BEGIN Document

# Duck hunting in neighborhood @ lake Oconee



## tmiller (Dec 22, 2012)

Sat in a cul de sac in my in laws neighborhood and watched several hundred wood ducks come roost in a retention pond in the middle of the neighborhood. Hmmmm wonder if the HOA would mind if I shot it.


----------



## trophyslayer (Dec 22, 2012)

better to ask forgiveness than permission when it comes to duck killin right?


----------



## BigSwole (Dec 23, 2012)

Wear your Nike's!

Shoot your limit and run back home!


----------



## tmiller (Dec 23, 2012)

That's what I thought...it's a gated community so it would take the game warden a little while to get in the neighborhood. I could be back at there house and out of my camo before he showed up!


----------



## bunnyhunter (Dec 23, 2012)

What are you waiting on then?


----------



## BenelliBoy75 (Dec 23, 2012)

As long as it's not in the city limits and you can fire a gun on it and you're legally on it, which the retention pond should belong to the development itself not one individual, so with permission from your in laws you'd be good to go.  Green Jeans can't enforce HOA rules.  Talked to one last night about something really close to the same situation just not a retention pond.  I'd go wack em for sure.


----------



## masonbell1 (Dec 23, 2012)

Kill em and run


----------



## The Fever (Dec 23, 2012)

masonbell1 said:


> Kill em and run



Leave a few out in the middle for your neighbors.


----------



## bub commander (Dec 23, 2012)

Shoot that thing!

END Document
BEGIN Extracted records

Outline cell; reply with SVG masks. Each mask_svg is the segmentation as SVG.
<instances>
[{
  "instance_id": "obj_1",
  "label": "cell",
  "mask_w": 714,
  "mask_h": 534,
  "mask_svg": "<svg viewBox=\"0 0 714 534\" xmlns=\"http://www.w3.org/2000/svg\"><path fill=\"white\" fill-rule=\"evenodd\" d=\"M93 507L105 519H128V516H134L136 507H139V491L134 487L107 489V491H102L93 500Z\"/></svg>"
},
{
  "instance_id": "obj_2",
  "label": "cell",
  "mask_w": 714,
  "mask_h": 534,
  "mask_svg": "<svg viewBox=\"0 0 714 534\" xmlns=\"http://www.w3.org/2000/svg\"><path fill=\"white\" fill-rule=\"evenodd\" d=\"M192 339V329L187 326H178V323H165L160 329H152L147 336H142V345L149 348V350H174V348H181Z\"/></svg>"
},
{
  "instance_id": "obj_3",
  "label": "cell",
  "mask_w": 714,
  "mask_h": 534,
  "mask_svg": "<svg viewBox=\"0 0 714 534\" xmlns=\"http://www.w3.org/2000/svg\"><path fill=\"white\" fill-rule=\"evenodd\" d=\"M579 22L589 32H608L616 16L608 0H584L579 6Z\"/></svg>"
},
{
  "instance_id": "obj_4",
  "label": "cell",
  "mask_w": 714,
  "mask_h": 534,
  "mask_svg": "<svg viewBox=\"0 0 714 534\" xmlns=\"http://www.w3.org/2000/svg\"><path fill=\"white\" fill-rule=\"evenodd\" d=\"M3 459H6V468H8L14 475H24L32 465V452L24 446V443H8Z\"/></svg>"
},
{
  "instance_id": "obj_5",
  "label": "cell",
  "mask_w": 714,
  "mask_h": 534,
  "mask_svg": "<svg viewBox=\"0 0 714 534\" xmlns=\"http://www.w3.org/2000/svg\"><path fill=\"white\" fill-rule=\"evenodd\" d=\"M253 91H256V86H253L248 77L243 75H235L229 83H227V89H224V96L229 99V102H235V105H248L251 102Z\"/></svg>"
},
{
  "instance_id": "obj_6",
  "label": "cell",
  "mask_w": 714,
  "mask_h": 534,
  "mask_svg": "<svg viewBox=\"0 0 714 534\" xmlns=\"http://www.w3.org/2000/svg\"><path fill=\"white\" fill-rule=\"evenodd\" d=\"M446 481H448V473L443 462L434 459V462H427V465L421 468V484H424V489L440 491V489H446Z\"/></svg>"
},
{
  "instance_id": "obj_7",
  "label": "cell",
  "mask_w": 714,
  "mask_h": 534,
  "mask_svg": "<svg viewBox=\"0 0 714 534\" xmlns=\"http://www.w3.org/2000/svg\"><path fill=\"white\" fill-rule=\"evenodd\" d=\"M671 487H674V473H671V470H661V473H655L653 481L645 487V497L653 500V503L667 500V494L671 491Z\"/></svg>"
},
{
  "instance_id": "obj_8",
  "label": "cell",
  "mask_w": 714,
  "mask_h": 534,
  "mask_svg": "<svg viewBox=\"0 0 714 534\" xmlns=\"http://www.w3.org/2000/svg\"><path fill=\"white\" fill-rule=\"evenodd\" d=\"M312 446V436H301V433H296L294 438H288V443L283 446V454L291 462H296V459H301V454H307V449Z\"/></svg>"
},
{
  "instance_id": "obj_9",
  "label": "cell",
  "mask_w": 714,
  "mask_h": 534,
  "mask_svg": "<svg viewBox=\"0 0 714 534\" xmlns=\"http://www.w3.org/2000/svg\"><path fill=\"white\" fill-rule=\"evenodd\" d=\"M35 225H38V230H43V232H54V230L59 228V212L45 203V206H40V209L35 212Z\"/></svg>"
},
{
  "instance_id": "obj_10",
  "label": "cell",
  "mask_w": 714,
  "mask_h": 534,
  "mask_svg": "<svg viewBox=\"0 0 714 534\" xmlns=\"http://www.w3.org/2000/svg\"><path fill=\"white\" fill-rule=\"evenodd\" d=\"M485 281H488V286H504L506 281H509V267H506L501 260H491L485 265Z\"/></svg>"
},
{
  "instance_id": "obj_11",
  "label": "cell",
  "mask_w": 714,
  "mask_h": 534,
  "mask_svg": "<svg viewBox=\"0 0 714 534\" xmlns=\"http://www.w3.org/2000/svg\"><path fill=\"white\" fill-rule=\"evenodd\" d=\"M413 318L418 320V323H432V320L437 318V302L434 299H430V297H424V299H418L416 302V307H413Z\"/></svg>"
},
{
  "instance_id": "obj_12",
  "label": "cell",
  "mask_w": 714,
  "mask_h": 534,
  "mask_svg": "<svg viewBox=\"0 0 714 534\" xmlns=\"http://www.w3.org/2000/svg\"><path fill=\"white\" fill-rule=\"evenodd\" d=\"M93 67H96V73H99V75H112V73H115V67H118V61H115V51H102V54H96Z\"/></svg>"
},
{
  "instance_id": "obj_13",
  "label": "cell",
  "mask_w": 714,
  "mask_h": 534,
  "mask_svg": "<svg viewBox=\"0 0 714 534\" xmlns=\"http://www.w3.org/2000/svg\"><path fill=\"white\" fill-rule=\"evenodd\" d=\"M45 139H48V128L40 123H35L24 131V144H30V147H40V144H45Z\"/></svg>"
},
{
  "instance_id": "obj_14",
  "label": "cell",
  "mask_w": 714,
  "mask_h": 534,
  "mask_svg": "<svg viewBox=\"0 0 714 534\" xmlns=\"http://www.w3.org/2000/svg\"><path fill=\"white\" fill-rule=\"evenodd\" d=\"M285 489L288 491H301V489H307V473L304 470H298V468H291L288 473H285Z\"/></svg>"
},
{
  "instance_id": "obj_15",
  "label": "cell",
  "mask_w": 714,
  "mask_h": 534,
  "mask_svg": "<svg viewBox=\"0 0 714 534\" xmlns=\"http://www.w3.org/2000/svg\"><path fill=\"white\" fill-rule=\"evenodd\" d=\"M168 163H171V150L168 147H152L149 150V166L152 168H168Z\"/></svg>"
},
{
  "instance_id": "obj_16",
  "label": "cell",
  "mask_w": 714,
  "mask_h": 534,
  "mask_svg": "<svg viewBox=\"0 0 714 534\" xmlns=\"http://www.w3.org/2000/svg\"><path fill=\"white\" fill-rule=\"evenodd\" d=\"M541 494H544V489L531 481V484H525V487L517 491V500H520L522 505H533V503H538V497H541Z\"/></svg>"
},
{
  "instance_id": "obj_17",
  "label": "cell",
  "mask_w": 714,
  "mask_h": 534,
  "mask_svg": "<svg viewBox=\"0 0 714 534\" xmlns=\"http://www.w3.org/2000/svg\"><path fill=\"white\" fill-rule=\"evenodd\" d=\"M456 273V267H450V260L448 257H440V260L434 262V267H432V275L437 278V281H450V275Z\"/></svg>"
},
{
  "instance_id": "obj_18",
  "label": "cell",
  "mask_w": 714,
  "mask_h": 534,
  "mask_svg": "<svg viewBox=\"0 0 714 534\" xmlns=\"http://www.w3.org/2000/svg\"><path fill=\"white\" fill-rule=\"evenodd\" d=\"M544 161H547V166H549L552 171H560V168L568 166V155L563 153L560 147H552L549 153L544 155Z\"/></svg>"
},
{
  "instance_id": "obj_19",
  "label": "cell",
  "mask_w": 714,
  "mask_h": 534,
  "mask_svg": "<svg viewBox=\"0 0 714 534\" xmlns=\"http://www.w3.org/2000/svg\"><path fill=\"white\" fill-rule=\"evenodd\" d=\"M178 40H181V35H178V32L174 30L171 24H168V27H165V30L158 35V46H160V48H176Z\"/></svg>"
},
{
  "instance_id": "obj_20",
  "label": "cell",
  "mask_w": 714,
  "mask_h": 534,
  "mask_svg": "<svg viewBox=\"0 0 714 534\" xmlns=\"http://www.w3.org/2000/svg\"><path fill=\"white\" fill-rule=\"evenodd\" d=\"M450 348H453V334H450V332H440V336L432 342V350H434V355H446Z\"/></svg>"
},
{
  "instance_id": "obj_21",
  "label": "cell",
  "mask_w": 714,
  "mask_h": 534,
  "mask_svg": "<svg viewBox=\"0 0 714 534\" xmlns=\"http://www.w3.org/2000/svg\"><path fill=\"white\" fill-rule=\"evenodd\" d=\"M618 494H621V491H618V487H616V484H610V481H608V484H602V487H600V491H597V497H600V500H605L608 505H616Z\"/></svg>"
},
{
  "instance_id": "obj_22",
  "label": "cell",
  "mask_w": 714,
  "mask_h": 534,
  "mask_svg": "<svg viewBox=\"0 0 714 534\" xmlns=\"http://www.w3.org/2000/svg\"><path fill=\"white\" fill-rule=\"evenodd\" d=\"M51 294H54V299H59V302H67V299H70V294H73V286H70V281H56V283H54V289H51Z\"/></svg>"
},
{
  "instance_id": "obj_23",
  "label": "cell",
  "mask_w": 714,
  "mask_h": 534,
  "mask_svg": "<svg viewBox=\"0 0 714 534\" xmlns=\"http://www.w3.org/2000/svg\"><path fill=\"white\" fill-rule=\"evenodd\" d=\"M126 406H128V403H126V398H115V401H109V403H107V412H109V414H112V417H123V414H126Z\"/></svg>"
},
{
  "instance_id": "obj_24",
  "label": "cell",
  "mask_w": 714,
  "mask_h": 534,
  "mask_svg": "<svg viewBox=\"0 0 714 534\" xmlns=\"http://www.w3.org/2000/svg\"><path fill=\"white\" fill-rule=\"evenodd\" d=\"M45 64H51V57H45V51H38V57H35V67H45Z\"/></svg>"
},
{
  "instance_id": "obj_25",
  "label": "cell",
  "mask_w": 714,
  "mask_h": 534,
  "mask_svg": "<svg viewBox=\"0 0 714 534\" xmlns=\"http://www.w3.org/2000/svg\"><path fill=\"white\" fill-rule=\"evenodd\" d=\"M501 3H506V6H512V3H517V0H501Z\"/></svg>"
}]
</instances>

END Extracted records

[Exercise tasks]:
**a)** Answer these questions about the duck hunting thread:
(i) How many wood ducks did tmiller watch come roost, and where did they roost?
(ii) What kind of community does tmiller say the neighborhood is?
(iii) According to BenelliBoy75, who should the retention pond belong to?
**b)** Reproduce the passage of the duck hunting thread starting with "## BenelliBoy75 (Dec" and going on through "masonbell1 (Dec 23, 2012)".

[In response]:
**a)**
(i) Several hundred wood ducks came to roost in a retention pond in the middle of the neighborhood.
(ii) It is a gated community.
(iii) It should belong to the development itself, not to one individual.

**b)**
## BenelliBoy75 (Dec 23, 2012)

As long as it's not in the city limits and you can fire a gun on it and you're legally on it, which the retention pond should belong to the development itself not one individual, so with permission from your in laws you'd be good to go.  Green Jeans can't enforce HOA rules.  Talked to one last night about something really close to the same situation just not a retention pond.  I'd go wack em for sure.


----------



## masonbell1 (Dec 23, 2012)